Solvents that act like a magnet could be new solution to fight microplastics

Possible new solution to fight microplastics
Posted at 2:38 PM, Mar 21, 2024

Tiny plastic pieces showing up everywhere in our environment are a growing concern, but there may be a new solution to fight against pollution.

We're talking about microplastics, particles smaller than 5 millimeters that you often can't even see.

They're in our oceans and are even ending up in our bodies.

Now researchers at the University of Kentucky have figured out a way to get them out of the water.

They've developed an eco-friendly solvent that acts like a magnet.

"We hear a lot about the how scary microplastics and nanoplastics are, but not necessarily a lot that's been done about it. So even if this doesn't become a huge solution that everyone will use in the future, I think it's a pretty cool step toward finding a solution toward what to do about this material and the environment," said Jameson Hunter, an associate research engineer at the University of Kentucky.

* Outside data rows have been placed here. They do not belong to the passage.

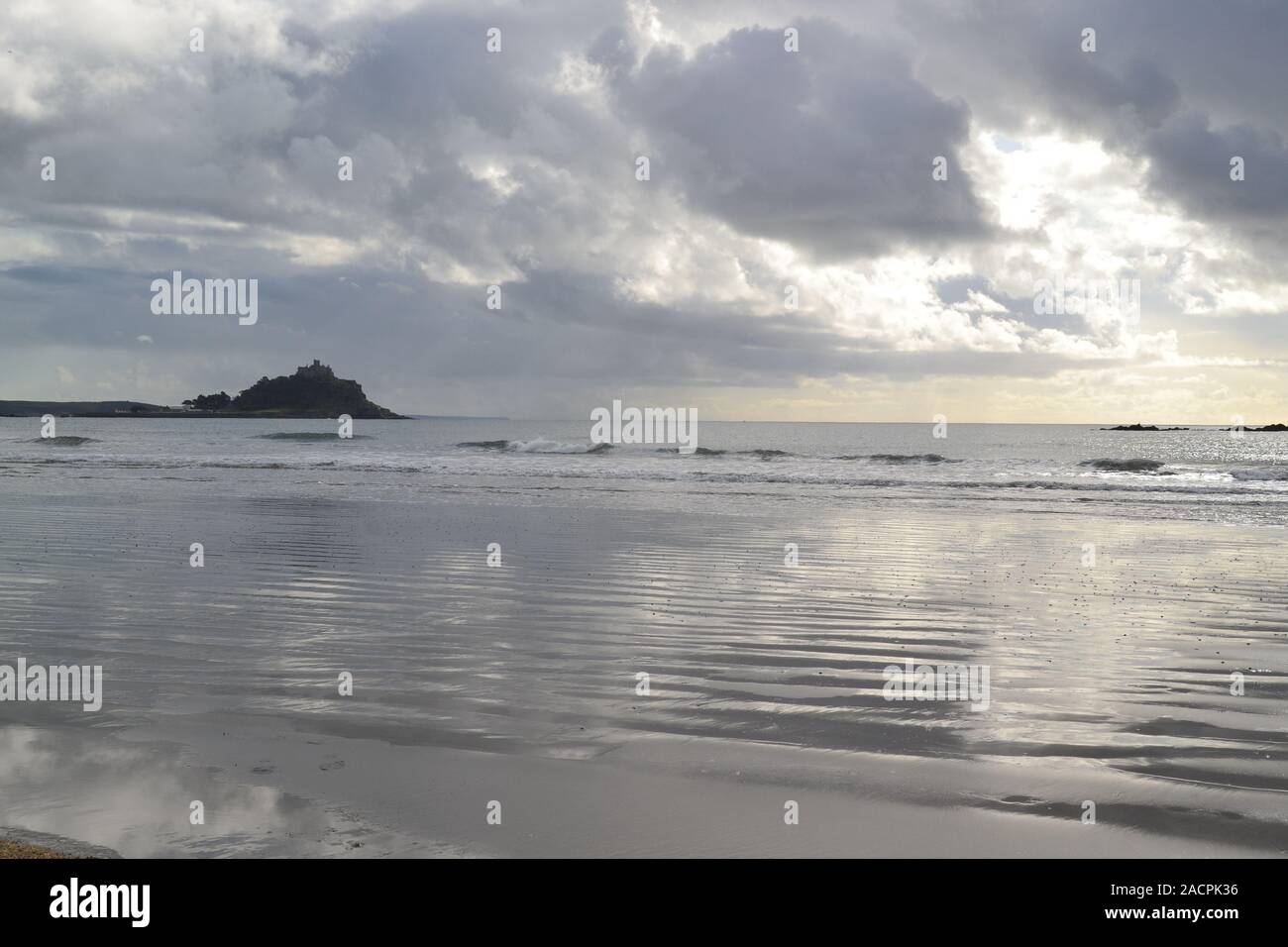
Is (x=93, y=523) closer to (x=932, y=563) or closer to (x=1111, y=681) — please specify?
(x=932, y=563)

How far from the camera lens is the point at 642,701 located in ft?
24.8

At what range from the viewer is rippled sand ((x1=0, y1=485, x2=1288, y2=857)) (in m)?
5.16

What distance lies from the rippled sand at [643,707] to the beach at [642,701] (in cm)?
4

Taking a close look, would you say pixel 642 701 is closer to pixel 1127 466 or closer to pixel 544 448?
pixel 1127 466

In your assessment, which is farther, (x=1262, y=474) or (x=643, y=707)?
(x=1262, y=474)

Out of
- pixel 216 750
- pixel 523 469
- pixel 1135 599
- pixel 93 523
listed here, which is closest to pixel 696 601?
pixel 1135 599

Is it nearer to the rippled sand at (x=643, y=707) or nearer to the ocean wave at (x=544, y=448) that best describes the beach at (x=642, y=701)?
the rippled sand at (x=643, y=707)

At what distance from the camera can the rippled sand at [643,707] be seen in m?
5.16

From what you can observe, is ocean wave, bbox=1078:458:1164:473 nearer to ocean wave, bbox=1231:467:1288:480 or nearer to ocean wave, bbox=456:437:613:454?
ocean wave, bbox=1231:467:1288:480

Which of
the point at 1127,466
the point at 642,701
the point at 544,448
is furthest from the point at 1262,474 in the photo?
the point at 642,701

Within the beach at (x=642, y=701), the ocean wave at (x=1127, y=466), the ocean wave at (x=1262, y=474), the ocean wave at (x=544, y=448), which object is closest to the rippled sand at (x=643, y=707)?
the beach at (x=642, y=701)

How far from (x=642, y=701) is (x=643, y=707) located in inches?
6.5

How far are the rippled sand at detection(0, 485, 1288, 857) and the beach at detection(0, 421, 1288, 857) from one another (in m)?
0.04

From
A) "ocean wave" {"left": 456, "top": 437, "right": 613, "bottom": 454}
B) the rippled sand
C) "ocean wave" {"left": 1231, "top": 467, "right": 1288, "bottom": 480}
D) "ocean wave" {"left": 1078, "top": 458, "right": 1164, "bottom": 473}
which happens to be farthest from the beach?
"ocean wave" {"left": 456, "top": 437, "right": 613, "bottom": 454}
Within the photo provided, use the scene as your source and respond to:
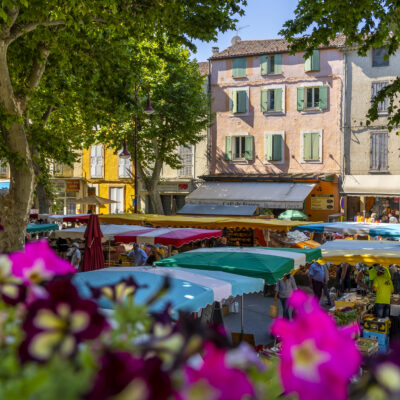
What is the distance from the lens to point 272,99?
3466cm

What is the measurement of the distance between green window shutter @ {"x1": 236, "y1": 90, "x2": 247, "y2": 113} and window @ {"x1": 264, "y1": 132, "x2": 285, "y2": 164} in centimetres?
247

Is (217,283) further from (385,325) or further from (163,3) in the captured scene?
(163,3)

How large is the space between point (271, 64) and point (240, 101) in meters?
3.05

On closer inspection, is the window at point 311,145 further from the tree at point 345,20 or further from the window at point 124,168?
the tree at point 345,20

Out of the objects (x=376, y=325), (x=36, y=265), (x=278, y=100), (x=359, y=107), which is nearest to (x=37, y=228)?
(x=376, y=325)

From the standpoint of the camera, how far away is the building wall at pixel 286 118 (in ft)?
108

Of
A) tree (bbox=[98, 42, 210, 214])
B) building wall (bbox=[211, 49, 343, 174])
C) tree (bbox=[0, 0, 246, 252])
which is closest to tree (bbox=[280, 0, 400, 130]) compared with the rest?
tree (bbox=[0, 0, 246, 252])

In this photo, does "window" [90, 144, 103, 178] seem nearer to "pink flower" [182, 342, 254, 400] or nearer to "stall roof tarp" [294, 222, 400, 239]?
"stall roof tarp" [294, 222, 400, 239]

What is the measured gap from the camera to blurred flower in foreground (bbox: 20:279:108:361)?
108 cm

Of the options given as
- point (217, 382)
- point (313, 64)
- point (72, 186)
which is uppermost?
point (313, 64)

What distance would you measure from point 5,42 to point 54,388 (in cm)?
932

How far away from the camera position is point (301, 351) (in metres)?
1.01

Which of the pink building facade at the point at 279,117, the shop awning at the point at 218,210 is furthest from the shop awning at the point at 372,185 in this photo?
the shop awning at the point at 218,210

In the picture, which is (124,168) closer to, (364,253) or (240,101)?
(240,101)
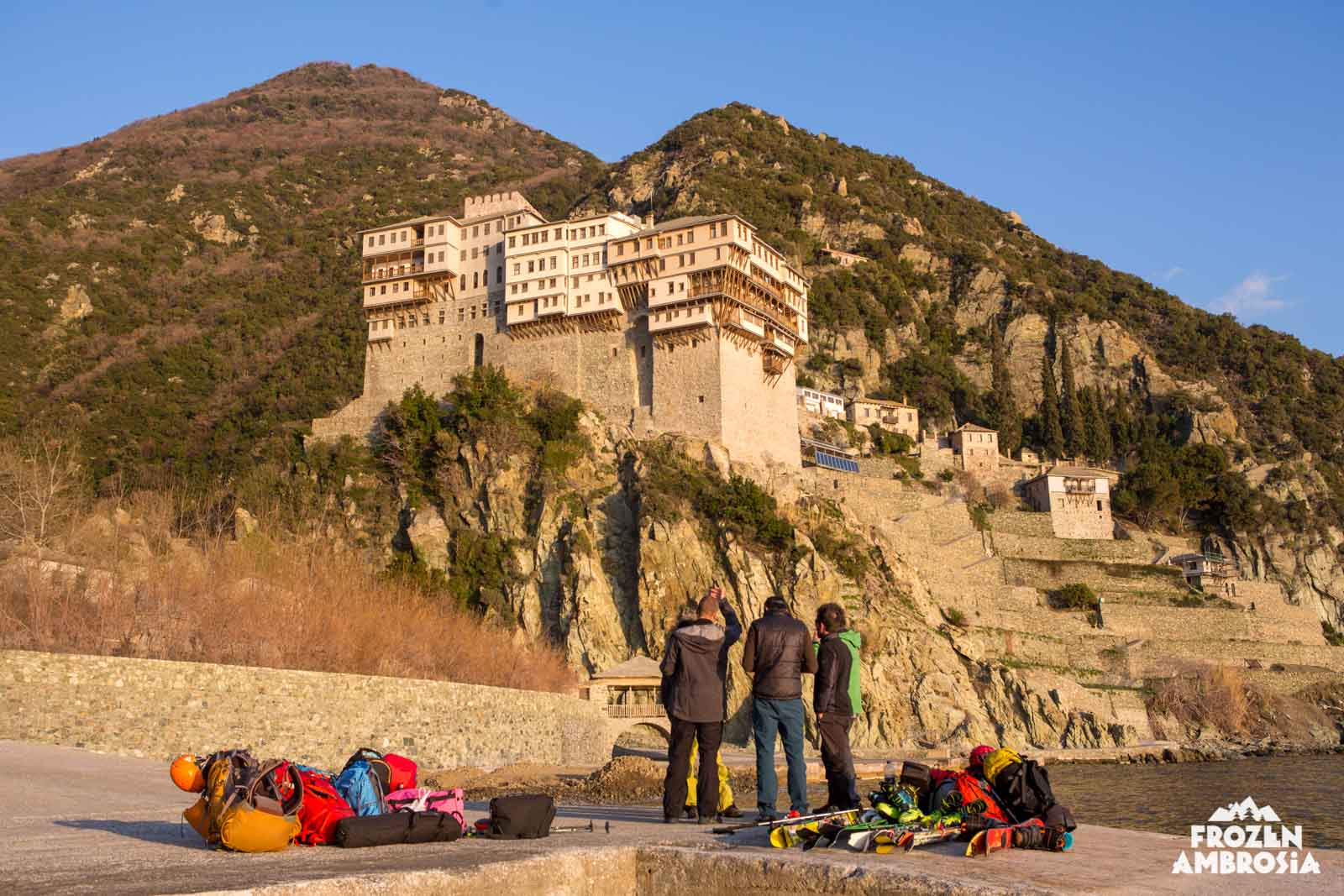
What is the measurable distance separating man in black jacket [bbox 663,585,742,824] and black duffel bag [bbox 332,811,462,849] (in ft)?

The researchers are using natural deep eutectic solvents to get the microplastics out.

The solvents are a mix of plant materials like the extract from mint and coconut.

The microplastics are attracted to the solvents like a magnet.

The solvents pull the tiny plastic pieces to the surface of the water and hold onto them.

The molecules in the solvents can form bonds with the molecules in the plastics, kind of like how Velcro works.

Then the microplastics can be removed from the water.

"Once we pull them out, there's a potential we can use those microplastics for something more useful like we can make battery materials from the microplastics to add some value to this waste material that exists in the environment," said Jian Shi, associate professor in the Department of Biosystems and Agricultural Engineering at the University of Kentucky.

The researchers say the solvents are pretty inexpensive to make because the things that go into them are readily available in large quantities.

So far this has just been tested in a lab, so it's not ready to be used on a large scale yet.

But the researchers see the potential for that in the future.